_WORK REQUIRED_:
Please restate the following records word for word.
PROVIDED RECORDS start
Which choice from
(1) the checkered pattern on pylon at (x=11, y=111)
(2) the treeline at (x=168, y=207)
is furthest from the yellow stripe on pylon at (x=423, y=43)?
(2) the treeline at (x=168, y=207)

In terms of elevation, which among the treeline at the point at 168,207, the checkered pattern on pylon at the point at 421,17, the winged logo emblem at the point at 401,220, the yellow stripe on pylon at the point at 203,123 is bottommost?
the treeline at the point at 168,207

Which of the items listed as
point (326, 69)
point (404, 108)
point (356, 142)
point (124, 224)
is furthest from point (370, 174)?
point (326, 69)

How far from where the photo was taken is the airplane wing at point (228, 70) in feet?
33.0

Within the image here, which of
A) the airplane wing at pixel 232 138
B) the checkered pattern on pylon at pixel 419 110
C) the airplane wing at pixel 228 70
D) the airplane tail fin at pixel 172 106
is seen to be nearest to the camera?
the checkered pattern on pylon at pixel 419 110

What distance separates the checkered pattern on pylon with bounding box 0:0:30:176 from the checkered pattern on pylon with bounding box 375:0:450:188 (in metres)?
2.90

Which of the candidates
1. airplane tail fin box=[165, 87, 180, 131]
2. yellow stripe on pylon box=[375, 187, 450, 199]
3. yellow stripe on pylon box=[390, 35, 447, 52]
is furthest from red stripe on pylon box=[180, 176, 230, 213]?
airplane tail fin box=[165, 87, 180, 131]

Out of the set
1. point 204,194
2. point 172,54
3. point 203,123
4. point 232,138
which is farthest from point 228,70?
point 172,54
PROVIDED RECORDS end
_TASK ANSWER_:
Which choice from
(1) the checkered pattern on pylon at (x=11, y=111)
(2) the treeline at (x=168, y=207)
is furthest from the yellow stripe on pylon at (x=423, y=43)?
(2) the treeline at (x=168, y=207)

In terms of elevation, which among the treeline at the point at 168,207, the checkered pattern on pylon at the point at 421,17, the winged logo emblem at the point at 401,220, the yellow stripe on pylon at the point at 203,123 is bottommost?
the treeline at the point at 168,207

Which of the items listed as
point (326, 69)
point (404, 108)
point (356, 142)
point (124, 224)
is furthest from point (370, 174)?
point (326, 69)

How far from where the photo was taken is the airplane wing at point (228, 70) in feet?
33.0

Within the image here, which of
A) the airplane wing at pixel 232 138
B) the checkered pattern on pylon at pixel 419 110
C) the airplane wing at pixel 228 70
D) the airplane tail fin at pixel 172 106
is seen to be nearest to the camera?
the checkered pattern on pylon at pixel 419 110

What distance separates the checkered pattern on pylon with bounding box 0:0:30:176 from the checkered pattern on pylon with bounding box 375:0:450:188 (in metres)?
2.90

Which of the candidates
1. airplane tail fin box=[165, 87, 180, 131]
2. yellow stripe on pylon box=[375, 187, 450, 199]
3. yellow stripe on pylon box=[390, 35, 447, 52]
is furthest from red stripe on pylon box=[180, 176, 230, 213]?
airplane tail fin box=[165, 87, 180, 131]

Out of the set
1. point 204,194
2. point 172,54
3. point 203,123
4. point 232,138
which is farthest from point 228,70?
point 172,54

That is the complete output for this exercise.